Objective → Reproduce every one of the records below verbatim, line by line, without altering any wording, numbers, or punctuation.

Supplied information →
= = =

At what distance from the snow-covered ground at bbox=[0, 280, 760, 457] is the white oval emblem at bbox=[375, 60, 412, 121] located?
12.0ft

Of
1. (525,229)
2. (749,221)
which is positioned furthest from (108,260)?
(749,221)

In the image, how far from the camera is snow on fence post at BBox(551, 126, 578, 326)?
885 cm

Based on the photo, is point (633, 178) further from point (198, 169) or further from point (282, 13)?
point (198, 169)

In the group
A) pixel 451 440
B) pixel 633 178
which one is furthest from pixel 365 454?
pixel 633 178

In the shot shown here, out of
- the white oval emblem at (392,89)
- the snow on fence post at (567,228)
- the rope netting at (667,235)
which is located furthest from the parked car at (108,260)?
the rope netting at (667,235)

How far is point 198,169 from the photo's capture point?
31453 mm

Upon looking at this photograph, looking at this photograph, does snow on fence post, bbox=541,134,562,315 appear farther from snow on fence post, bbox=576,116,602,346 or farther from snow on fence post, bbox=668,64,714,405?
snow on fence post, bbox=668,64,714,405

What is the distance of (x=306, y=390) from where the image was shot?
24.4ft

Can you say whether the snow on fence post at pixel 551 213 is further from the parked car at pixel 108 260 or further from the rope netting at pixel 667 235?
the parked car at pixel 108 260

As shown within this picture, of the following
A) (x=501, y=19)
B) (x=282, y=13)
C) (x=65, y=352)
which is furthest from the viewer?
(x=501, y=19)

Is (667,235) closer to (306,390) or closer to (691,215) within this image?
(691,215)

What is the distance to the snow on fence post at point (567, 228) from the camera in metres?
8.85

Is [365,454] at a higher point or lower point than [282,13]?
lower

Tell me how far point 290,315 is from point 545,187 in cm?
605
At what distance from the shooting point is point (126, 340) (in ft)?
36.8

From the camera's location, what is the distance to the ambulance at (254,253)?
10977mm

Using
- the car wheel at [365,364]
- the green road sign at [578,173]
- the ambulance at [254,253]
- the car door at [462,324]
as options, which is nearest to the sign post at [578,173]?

= = =

The output →
At what distance from the snow-covered ground at bbox=[0, 280, 760, 457] is the white oval emblem at bbox=[375, 60, 412, 121] located?
12.0ft

Of
1. (525,229)
2. (749,221)
which is positioned furthest from (108,260)?
(749,221)

In the image, how far from the camera is snow on fence post at BBox(551, 126, 578, 326)?
885 cm

Based on the photo, is point (633, 178) further from point (198, 169) or further from point (282, 13)?
point (198, 169)

In the group
A) pixel 451 440
B) pixel 633 178
which one is furthest from pixel 365 454?
pixel 633 178

In the shot shown here, out of
- the white oval emblem at (392,89)
- the snow on fence post at (567,228)
- the rope netting at (667,235)
which is located furthest from the parked car at (108,260)?
the rope netting at (667,235)

How far is point 198,169 from the photo's capture point?
31453 mm

Upon looking at this photograph, looking at this photograph, does snow on fence post, bbox=541,134,562,315 appear farther from snow on fence post, bbox=576,116,602,346 or farther from snow on fence post, bbox=668,64,714,405?
snow on fence post, bbox=668,64,714,405

What is the distance of (x=306, y=390) from where the image was shot?
24.4ft

Can you say whether the snow on fence post at pixel 551 213 is further from the parked car at pixel 108 260 or further from the rope netting at pixel 667 235?
the parked car at pixel 108 260

As shown within this picture, of the following
A) (x=501, y=19)
B) (x=282, y=13)
C) (x=65, y=352)
which is furthest from the viewer?
(x=501, y=19)

Is (667,235) closer to (306,390) or closer to (691,215) within this image?
(691,215)

What is the distance to the snow on fence post at point (567, 228) from the camera in metres?
8.85

Is [365,454] at a higher point or lower point than [282,13]?
lower

Tell me how far point 290,315 is from point 545,187 in cm?
605
At what distance from the shooting point is point (126, 340) (in ft)?
36.8

From the camera's location, what is the distance to the ambulance at (254,253)?
10977mm

Using
- the car wheel at [365,364]
- the green road sign at [578,173]
- the ambulance at [254,253]
- the car door at [462,324]
as options, which is nearest to the sign post at [578,173]?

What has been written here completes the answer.